Can you copy every row below word for word, leaving the pictures out?

+++

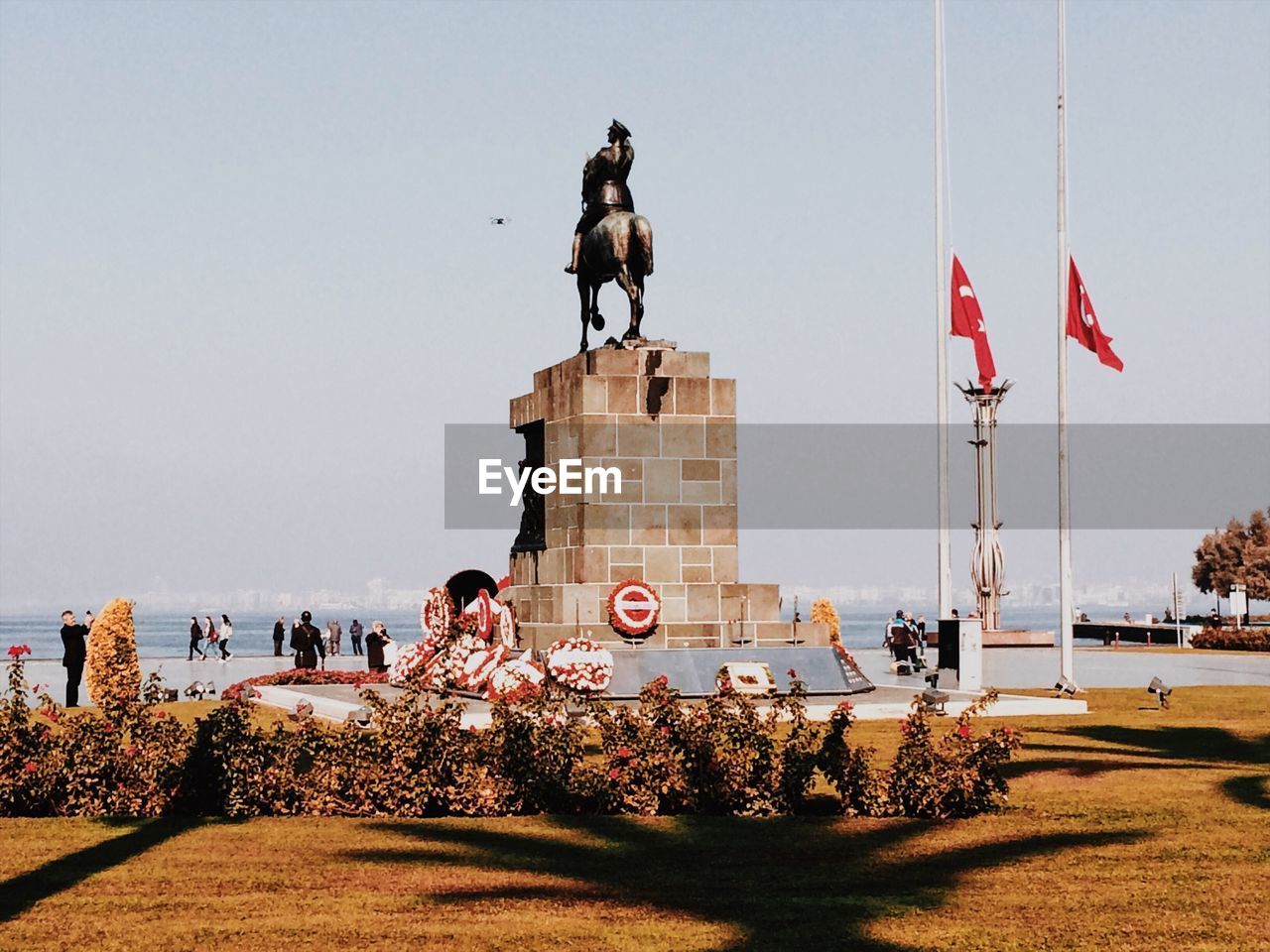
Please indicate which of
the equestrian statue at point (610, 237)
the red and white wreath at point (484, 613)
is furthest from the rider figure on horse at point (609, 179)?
the red and white wreath at point (484, 613)

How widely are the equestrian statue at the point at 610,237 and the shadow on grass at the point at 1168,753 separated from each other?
393 inches

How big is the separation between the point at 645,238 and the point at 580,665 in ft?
25.6

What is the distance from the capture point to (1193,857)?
12.9 meters

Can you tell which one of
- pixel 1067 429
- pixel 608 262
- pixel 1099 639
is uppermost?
pixel 608 262

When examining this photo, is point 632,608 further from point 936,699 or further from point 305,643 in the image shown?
point 305,643

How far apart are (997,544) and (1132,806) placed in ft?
120

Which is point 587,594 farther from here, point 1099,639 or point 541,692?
point 1099,639

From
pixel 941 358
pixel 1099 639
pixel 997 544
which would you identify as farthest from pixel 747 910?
pixel 1099 639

+++

*Written solution*.
Please indicate which of
the equestrian statue at point (610, 237)
the red and white wreath at point (484, 613)
is furthest from the rider figure on horse at point (609, 179)?
the red and white wreath at point (484, 613)

How widely are the equestrian statue at the point at 610,237 and the shadow on grass at the point at 1168,753 separated from each other?
393 inches

How big is the separation between the point at 645,238 and the point at 580,665 in ft?
25.6

What is the distance from the capture point to (1193,857)?
12.9 meters

Can you tell which one of
- pixel 1067 429
- pixel 608 262
- pixel 1099 639
is uppermost?
pixel 608 262

When examining this photo, is point 632,608 further from point 936,699 or further from point 305,643 in the image shown?
point 305,643

How far apart are (997,544) and (1132,806) placed in ft?
120

Which is point 587,594 farther from here, point 1099,639 or point 541,692?
point 1099,639

From
pixel 941 358
pixel 1099 639
pixel 997 544
which would you identify as farthest from pixel 747 910?
pixel 1099 639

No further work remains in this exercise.